O Ensino Médio no Brasil deveria ter uma disciplina voltada para a leitura crítica dos meios de comunicação.

Seria uma forma de preparar a juventude para o consumo dos produtos culturais distribuídos na mídia convencional, nas plataformas digitais e nos aplicativos de mensagens.

Os telejornais, por exemplo, precisam ser vistos com uma espécie de lente de aumento.

Não se trata de considerar que os meios de comunicação manipulam todas as pessoas o tempo inteiro, como se a mídia fosse uma poderosa indústria de domínio da consciência.

Mas, é preciso fazer um consumo reflexivo sobre os conteúdos.

Domingo, 22 de agosto, no Fantástico, a maior e mais abrangente revista eletrônica semanal do Brasil, trouxe a público uma densa reportagem sobre a crise hídrica no Brasil.

Construído com muita habilidade retórica, o enquadramento da matéria conduz o telespectador a relacionar preponderantemente a escassez de água com o desmatamento da Amazônia.

É obvio que a destruição da floresta tem relação com a crise hídrica e outros tantos danos ambientais.

No entanto, a arquitetura da reportagem, ao focar na Amazônia, tira a responsabilidade do agronegócio sobre a devastação de um dos biomas mais importantes do planeta – o cerrado.

Todos sabemos que o cerrado é considerado a “caixa d’água” da Terra porque nele estão as nascentes de vários rios que alimentam bacias hidrográficas fundamentais para o ambiente sustentável.

No cerrado também vivem povos e comunidades tradicionais e parte relevante da agricultura familiar.

Então, o que fez a reportagem do Fantástico?

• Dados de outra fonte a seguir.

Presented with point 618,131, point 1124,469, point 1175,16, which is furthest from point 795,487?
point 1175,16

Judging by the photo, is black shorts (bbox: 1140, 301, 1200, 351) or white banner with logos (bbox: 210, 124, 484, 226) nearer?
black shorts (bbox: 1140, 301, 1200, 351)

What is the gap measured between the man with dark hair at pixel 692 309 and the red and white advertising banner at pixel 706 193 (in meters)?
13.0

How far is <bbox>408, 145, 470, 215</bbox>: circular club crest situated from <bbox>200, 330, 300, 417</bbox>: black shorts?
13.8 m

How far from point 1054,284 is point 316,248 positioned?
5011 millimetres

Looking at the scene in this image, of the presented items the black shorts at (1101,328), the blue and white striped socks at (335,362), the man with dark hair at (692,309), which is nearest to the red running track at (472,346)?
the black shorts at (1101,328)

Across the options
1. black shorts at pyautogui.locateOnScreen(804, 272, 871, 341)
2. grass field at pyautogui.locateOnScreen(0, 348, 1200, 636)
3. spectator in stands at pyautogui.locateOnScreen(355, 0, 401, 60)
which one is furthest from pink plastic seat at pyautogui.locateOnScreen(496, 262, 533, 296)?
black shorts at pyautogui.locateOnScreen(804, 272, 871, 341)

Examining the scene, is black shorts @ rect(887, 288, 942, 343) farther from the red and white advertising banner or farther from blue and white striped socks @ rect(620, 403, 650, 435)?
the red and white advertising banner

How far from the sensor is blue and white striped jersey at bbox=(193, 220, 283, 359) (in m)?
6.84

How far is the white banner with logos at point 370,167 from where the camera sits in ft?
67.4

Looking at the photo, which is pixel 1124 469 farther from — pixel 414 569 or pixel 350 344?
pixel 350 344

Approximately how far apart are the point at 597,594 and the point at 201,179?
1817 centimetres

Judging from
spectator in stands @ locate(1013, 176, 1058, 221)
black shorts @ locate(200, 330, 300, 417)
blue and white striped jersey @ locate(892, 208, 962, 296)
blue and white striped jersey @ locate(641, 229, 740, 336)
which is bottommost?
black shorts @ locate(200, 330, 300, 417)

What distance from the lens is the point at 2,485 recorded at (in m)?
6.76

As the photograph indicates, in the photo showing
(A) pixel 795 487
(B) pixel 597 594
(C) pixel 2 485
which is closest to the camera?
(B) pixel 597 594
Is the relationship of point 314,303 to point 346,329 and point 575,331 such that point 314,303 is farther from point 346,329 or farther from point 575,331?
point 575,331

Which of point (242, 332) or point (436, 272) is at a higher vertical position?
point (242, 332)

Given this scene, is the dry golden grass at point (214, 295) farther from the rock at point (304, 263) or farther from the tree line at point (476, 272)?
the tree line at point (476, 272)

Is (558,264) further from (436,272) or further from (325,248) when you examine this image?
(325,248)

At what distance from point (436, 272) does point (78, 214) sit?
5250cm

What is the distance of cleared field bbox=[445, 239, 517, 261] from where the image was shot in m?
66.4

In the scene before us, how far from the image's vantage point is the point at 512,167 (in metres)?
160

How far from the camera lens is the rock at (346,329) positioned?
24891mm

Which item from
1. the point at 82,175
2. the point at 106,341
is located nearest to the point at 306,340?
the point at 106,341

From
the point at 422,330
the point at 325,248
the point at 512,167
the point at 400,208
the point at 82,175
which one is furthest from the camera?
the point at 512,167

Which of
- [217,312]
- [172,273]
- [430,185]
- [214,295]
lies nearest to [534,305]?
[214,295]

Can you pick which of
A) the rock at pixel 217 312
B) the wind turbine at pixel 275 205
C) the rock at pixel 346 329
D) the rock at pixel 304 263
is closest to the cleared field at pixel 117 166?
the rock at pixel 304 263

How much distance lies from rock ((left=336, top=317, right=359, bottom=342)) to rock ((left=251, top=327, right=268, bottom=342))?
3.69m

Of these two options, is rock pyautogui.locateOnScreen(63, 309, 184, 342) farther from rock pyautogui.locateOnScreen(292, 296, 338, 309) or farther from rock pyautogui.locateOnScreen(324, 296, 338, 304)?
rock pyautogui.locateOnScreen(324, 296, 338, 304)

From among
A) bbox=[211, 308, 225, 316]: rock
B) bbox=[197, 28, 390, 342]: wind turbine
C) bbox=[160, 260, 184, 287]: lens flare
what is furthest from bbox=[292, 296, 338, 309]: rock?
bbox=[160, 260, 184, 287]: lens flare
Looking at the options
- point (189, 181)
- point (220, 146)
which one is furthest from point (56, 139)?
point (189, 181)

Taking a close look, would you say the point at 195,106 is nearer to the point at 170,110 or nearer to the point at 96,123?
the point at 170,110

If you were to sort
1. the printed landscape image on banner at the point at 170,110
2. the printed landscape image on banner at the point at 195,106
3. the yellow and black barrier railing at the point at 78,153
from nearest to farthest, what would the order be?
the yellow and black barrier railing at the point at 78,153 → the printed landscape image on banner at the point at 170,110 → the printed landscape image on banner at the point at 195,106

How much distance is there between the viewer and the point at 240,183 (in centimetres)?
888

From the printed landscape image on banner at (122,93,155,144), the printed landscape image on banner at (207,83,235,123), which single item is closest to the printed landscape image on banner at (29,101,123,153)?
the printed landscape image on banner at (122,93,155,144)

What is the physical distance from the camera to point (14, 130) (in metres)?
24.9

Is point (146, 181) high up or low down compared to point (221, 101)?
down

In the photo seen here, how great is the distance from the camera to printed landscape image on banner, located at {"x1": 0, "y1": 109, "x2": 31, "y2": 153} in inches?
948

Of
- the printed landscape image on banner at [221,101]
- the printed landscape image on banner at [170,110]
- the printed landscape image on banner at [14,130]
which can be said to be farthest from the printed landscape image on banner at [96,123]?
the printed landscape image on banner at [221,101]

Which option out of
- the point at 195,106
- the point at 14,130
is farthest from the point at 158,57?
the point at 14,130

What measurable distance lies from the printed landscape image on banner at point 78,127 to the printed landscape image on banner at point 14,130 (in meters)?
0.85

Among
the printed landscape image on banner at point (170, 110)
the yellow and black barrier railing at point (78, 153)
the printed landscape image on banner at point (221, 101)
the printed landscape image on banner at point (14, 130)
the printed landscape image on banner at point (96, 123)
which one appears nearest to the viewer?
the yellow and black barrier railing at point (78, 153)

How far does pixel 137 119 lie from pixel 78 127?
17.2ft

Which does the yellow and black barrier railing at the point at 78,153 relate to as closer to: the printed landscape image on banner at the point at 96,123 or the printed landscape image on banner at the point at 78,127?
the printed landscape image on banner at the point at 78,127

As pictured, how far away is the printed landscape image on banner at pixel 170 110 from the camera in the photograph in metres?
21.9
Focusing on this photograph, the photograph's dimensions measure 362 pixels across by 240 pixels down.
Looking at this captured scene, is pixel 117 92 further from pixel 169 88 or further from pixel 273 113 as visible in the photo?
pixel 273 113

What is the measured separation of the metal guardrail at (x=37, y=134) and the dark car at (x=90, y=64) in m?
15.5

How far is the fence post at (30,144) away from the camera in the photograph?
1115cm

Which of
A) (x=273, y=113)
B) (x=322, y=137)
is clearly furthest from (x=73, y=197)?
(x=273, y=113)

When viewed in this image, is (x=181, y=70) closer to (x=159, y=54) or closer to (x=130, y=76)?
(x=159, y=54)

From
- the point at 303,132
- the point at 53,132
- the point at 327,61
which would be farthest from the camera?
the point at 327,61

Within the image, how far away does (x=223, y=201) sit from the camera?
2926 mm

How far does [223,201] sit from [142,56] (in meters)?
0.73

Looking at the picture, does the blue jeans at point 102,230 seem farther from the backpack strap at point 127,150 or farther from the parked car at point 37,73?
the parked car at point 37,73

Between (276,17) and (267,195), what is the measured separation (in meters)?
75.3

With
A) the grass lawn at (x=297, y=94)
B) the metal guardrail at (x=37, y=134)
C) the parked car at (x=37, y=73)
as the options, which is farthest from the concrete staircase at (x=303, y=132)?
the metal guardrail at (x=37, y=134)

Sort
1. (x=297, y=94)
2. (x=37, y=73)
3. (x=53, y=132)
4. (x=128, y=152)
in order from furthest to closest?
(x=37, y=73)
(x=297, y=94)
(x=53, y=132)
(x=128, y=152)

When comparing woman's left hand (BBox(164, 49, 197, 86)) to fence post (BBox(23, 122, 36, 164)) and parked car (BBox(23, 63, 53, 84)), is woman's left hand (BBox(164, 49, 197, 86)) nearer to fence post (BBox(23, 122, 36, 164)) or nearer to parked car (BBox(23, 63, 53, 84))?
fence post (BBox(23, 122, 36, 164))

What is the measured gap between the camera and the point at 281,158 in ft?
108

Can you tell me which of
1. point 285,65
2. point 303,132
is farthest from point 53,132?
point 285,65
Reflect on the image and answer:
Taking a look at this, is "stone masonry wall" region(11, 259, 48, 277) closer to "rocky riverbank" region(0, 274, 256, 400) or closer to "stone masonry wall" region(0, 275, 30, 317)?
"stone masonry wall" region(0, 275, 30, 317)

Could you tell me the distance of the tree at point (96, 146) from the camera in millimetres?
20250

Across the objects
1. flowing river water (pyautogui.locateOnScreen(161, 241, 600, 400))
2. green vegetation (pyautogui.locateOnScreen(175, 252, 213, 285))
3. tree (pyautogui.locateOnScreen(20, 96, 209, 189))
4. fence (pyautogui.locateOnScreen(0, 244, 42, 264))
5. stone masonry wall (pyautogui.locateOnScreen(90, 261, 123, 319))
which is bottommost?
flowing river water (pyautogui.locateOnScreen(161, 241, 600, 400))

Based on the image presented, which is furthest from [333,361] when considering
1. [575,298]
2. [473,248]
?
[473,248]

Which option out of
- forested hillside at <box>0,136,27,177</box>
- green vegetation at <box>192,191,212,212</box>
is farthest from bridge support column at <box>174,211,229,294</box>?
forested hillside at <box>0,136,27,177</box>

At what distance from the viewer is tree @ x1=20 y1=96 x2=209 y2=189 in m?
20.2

Priorizou a fala de um especialista para direcionar a crise hídrica para o desmatamento da Amazônia.

Em seguida, a matéria pôs em relevo um empresário do agronegócio no meio a uma lavoura gigante perdida pela seca, como se ele, agronegócio, fosse uma vítima sofrida do problema e não tivesse um polpudo seguro bancário para amparar a prejuízo da safra.

Todos os dias dezenas de tratores correntões destroem imensas áreas de cerrado no Brasil, provocando uma devastação se controle sobre áreas naturais de reserva hídrica nos territórios a serem ocupados pelo agronegócio.

Quem assistiu à reportagem do Fantástico foi dormir pensando que somente o desmatamento da Amazônia é o vilão da seca e o empresário do agronegócio é um pobre coitado que perdeu a safra.

Só aí a gente vai entender porque tem tanta propaganda com o bordão “o agro é pop, o agro é tech, o agro é tudo”.

Leia mais sobre mídia e agronegócio aqui.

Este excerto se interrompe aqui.